____ PASSAGE
What peace plan? How Trump tips his hand on Mideast ‘realities.’

Palestinian demonstrators pray as Israeli troops stand guard during a protest against Jewish settlements in Surif, in the Israeli-occupied West Bank, Nov. 22, 2019.

Mussa Qawasma/Reuters

November 25, 2019

From the outset of his presidency, Donald Trump has relished tossing aside long-held and bipartisan fixtures of U.S. foreign policy he felt were no longer working – no more so, it has seemed, than in his handling of the Israeli-Palestinian conflict.

That impulse was again on display last week, when Secretary of State Mike Pompeo announced that the United States was reversing more than four decades of policy followed by Republican and Democratic presidents alike that held that Israeli settlements in the occupied West Bank are illegal under international law.

The settlement policy reversal, coming as it did in the midst of an impeachment inquiry in Washington and political upheaval in Israel, raised a bevy of questions about timing and motivation.

Why We Wrote This

Policies can be as ephemeral as the term-limited presidents who hatch them, but some are more indelible than others. In the Israeli-Palestinian conflict, America’s aspirational “honest broker” status is at stake.

Was the announcement, which seemed to come out of the blue, designed to boost a beleaguered Benjamin Netanyahu’s chances of holding on to Israel’s premiership, some wondered – or was its aim to distract from Washington’s impeachment hearings?

What seems indisputable is that the legitimizing of Israeli settlements was another in a string of presidential decisions that have given Israel long-coveted U.S. policy shifts without asking anything in return. In addition to alienating the Palestinians, the decisions appear to have closed the door further on the traditional “two-state solution” for resolving the conflict – the vision of “two states living side by side in peace and security.”
________
____ EXTRACTED INFORMATION
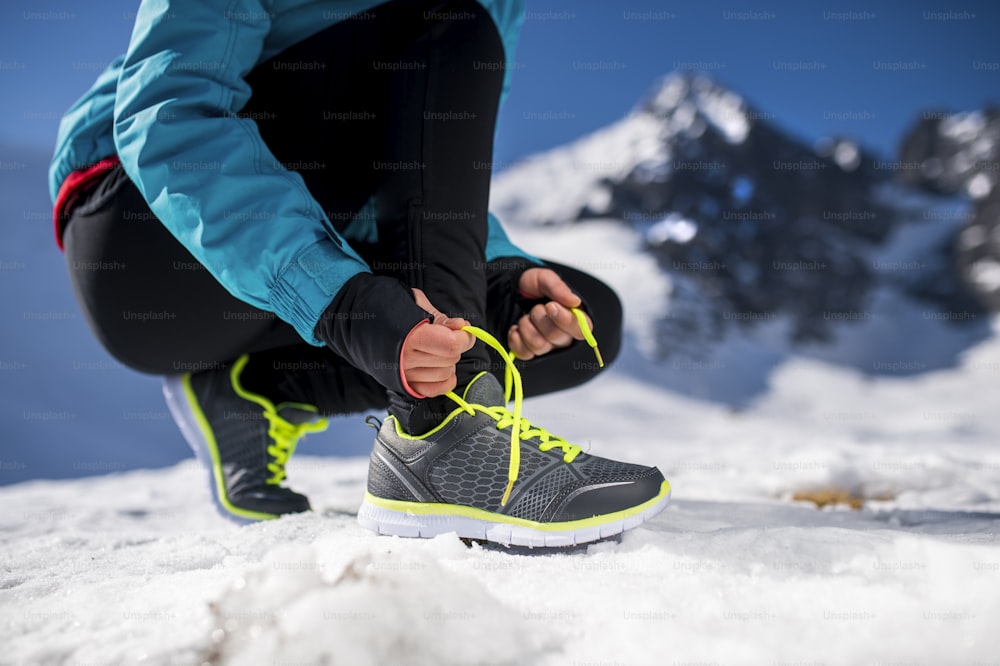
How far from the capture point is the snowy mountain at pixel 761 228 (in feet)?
92.0

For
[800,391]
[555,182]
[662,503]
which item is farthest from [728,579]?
[555,182]

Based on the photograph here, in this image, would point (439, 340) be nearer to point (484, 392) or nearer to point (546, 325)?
point (484, 392)

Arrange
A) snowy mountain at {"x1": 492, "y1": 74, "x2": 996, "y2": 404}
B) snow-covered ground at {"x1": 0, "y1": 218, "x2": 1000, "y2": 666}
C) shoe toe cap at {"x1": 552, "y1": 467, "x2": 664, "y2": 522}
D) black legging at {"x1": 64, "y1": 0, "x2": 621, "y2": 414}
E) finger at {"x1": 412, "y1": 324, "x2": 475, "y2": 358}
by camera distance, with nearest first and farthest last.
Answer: snow-covered ground at {"x1": 0, "y1": 218, "x2": 1000, "y2": 666} → finger at {"x1": 412, "y1": 324, "x2": 475, "y2": 358} → shoe toe cap at {"x1": 552, "y1": 467, "x2": 664, "y2": 522} → black legging at {"x1": 64, "y1": 0, "x2": 621, "y2": 414} → snowy mountain at {"x1": 492, "y1": 74, "x2": 996, "y2": 404}

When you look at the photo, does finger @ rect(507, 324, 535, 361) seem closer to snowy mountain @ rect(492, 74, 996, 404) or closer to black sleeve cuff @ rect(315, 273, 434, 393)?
black sleeve cuff @ rect(315, 273, 434, 393)

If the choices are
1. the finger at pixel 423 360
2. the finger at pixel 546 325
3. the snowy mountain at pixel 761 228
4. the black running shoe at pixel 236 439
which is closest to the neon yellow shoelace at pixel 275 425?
the black running shoe at pixel 236 439

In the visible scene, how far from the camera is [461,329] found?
811 millimetres

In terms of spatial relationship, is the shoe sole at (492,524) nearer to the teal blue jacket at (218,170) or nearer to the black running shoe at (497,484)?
the black running shoe at (497,484)

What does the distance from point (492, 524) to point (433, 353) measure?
0.29m

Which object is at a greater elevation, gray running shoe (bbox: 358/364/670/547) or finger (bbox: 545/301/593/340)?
finger (bbox: 545/301/593/340)

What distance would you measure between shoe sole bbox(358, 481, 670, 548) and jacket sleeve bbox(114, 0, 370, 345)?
12.0 inches

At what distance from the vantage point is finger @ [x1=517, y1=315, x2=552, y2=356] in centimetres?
127

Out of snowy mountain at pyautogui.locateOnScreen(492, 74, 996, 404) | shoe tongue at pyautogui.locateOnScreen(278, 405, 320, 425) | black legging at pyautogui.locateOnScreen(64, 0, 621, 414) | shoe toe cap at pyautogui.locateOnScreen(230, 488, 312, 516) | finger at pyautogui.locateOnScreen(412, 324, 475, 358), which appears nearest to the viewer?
finger at pyautogui.locateOnScreen(412, 324, 475, 358)

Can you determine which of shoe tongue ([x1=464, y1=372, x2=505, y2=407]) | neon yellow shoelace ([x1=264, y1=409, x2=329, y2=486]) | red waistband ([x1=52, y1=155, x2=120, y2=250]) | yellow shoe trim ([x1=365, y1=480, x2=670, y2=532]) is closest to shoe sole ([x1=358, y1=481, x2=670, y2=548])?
yellow shoe trim ([x1=365, y1=480, x2=670, y2=532])

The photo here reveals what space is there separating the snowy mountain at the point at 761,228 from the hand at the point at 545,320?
1632 centimetres
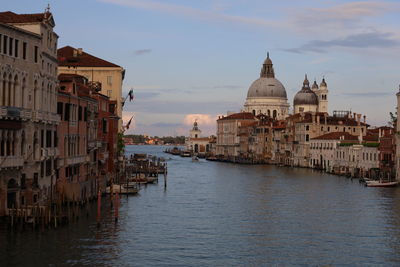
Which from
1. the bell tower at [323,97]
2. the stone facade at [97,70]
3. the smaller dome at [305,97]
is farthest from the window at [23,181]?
the bell tower at [323,97]

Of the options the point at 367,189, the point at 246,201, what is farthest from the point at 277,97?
the point at 246,201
________
:: WHAT TO DO ::
[1] Copy the part of the Mideast policy article that starts at "Why We Wrote" and ends at "Washington’s impeachment hearings?".
[2] Continue the article on Trump's Mideast policy from where it stops.

:: THE RESULTS ::
[1]
Why We Wrote This

Policies can be as ephemeral as the term-limited presidents who hatch them, but some are more indelible than others. In the Israeli-Palestinian conflict, America’s aspirational “honest broker” status is at stake.

Was the announcement, which seemed to come out of the blue, designed to boost a beleaguered Benjamin Netanyahu’s chances of holding on to Israel’s premiership, some wondered – or was its aim to distract from Washington’s impeachment hearings?

[2]
Previous key reversals by President Trump of longstanding U.S. policy include the December 2017 decision to move the US Embassy from Tel Aviv to Jerusalem and to recognize the disputed city as Israel’s capital. The settlements decision, then, added another pro-Israel block to the foundation of the president’s long-anticipated but repeatedly delayed Middle East peace plan. 

Other reversals of long-held U.S. policy include recognition of Israel’s annexation of the Golan Heights – signaling U.S. acceptance of annexation of territory seized in war – and closure of the Palestine Liberation Organization’s office in Washington (the Palestinians’ not-quite embassy to the U.S.). The U.S. also decided to defund the United Nations’ Palestinian relief agency UNRWA.

“All of these decisions are significant, but one of the biggest changes is simply that this administration, starting with the president, has stopped citing the two-state solution as the goal,” says Lucy Kurtzer-Ellenbogen, director of the Israeli-Palestinian Conflict Program at the U.S. Institute of Peace in Washington.

“With that North Star gone, without that guiding objective as the basis for U.S. policymaking,” she adds, “these decisions they are taking move the U.S. farther away from the [two-state] goal.”

Moreover, the announcement further removed the U.S. from its traditional role as a go-between in the conflict who could be trusted by both sides to act as an arbiter in negotiations for a final settlement.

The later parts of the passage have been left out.